Exact copy, no pictures: return only the lines below from the line with "Manchester Road, Prescot, L34 photo 4" up to and including the line with "Proof 21YN_64277".

··· Recorded data ···

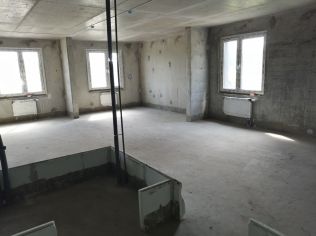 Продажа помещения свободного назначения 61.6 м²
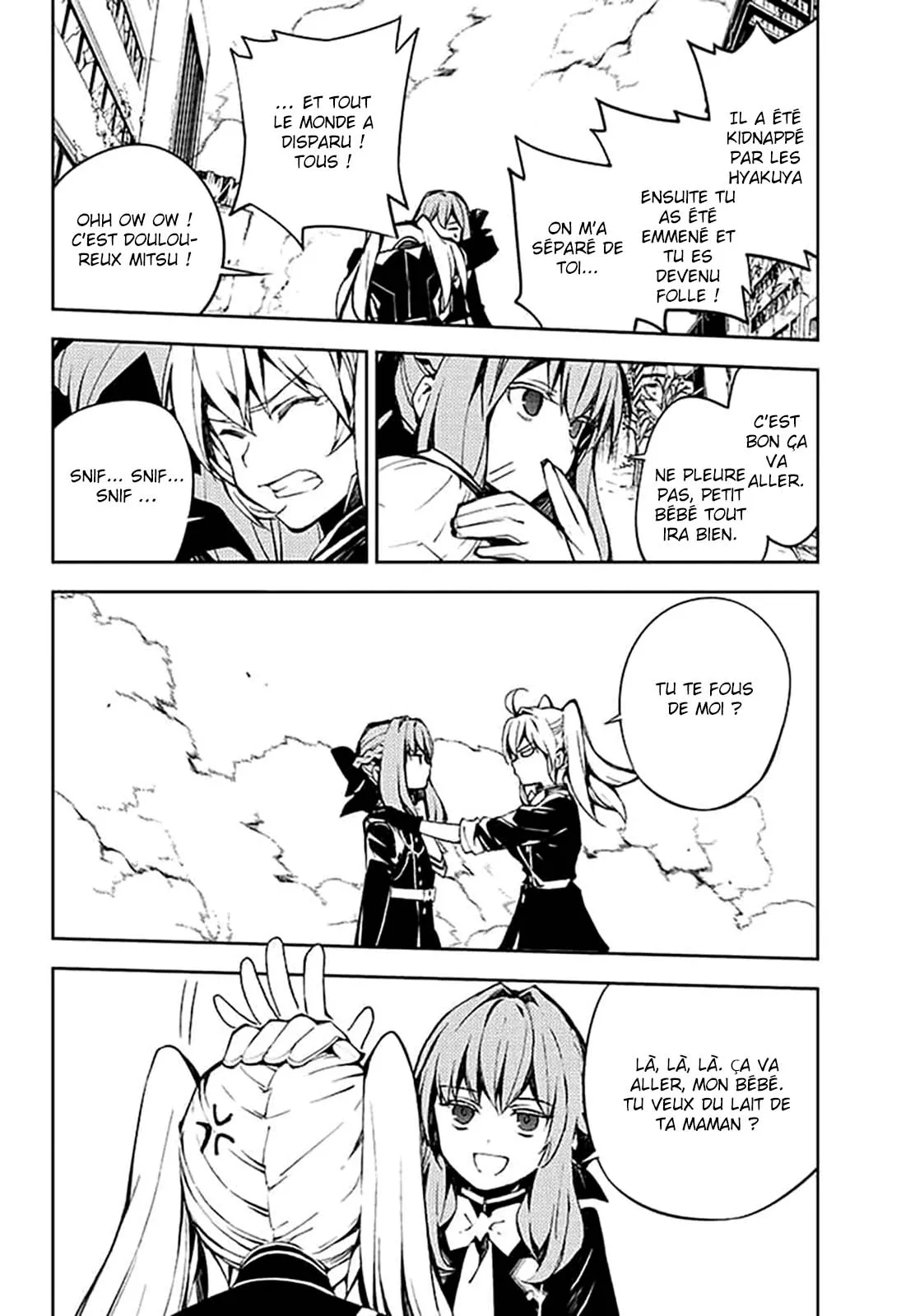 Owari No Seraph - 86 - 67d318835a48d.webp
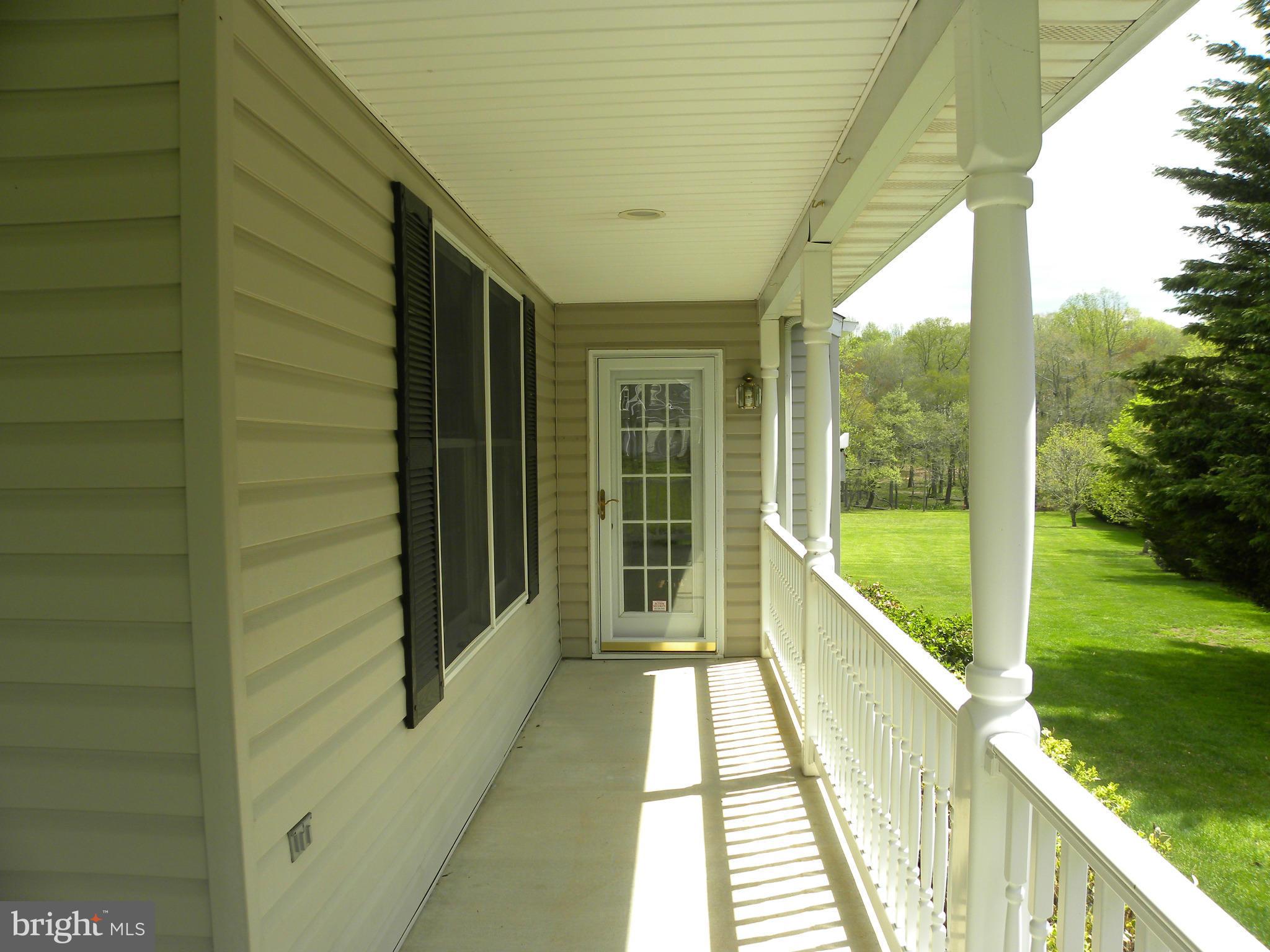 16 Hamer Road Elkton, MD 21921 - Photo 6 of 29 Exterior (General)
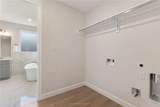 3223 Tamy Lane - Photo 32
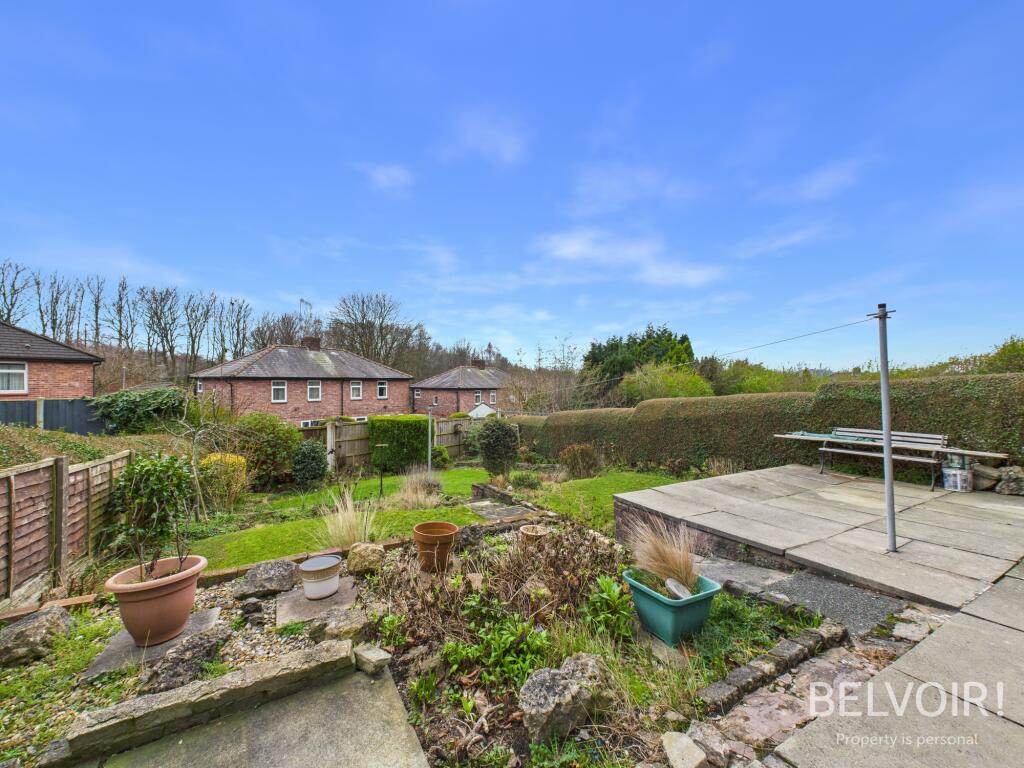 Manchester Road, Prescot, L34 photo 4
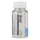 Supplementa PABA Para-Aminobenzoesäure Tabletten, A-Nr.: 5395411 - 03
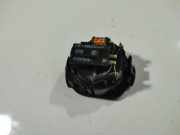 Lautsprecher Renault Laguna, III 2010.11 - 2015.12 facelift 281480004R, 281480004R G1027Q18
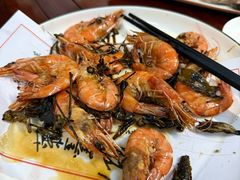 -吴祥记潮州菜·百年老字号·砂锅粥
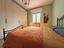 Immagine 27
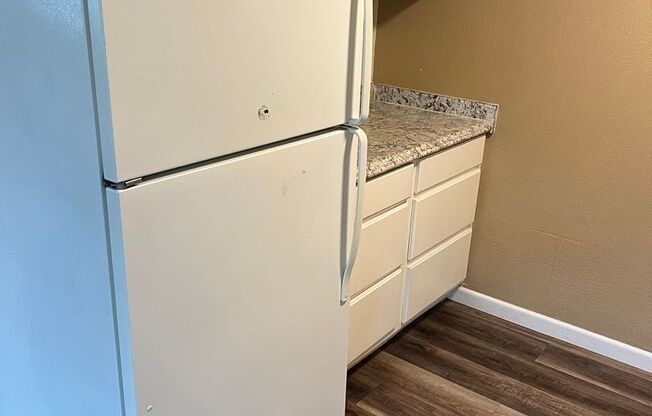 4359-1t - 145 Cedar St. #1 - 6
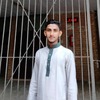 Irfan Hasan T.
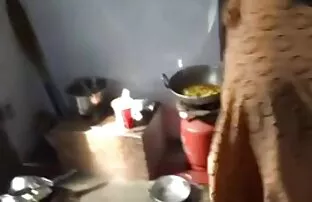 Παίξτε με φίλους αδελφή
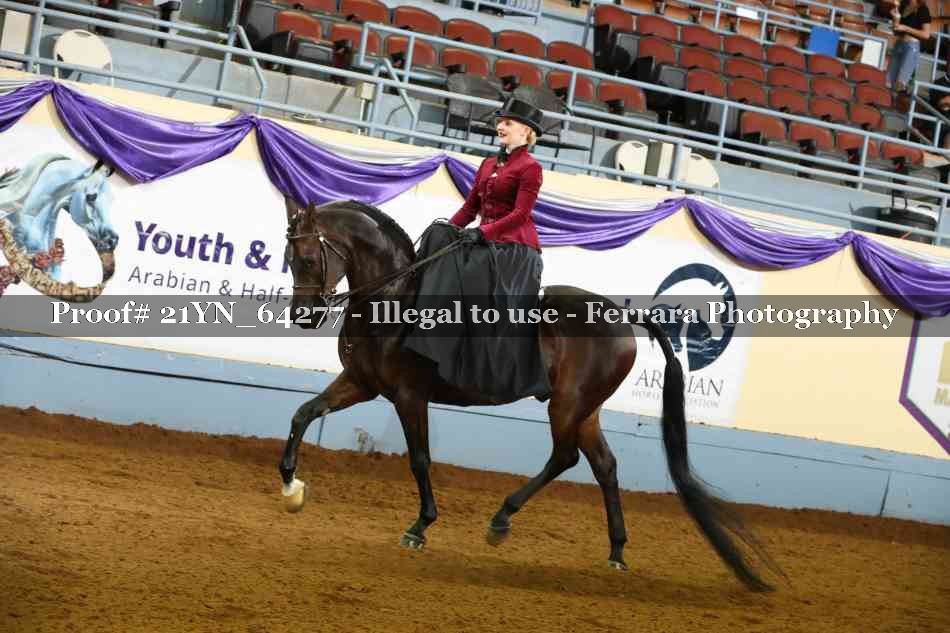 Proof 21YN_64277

···
··· Recorded data ···

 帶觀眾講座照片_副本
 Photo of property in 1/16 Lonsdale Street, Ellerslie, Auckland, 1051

···

=== Exercise result ===
 Manchester Road, Prescot, L34 photo 4
 Supplementa PABA Para-Aminobenzoesäure Tabletten, A-Nr.: 5395411 - 03
 Lautsprecher Renault Laguna, III 2010.11 - 2015.12 facelift 281480004R, 281480004R G1027Q18
 -吴祥记潮州菜·百年老字号·砂锅粥
 Immagine 27
 4359-1t - 145 Cedar St. #1 - 6
 Irfan Hasan T.
 Παίξτε με φίλους αδελφή
 Proof 21YN_64277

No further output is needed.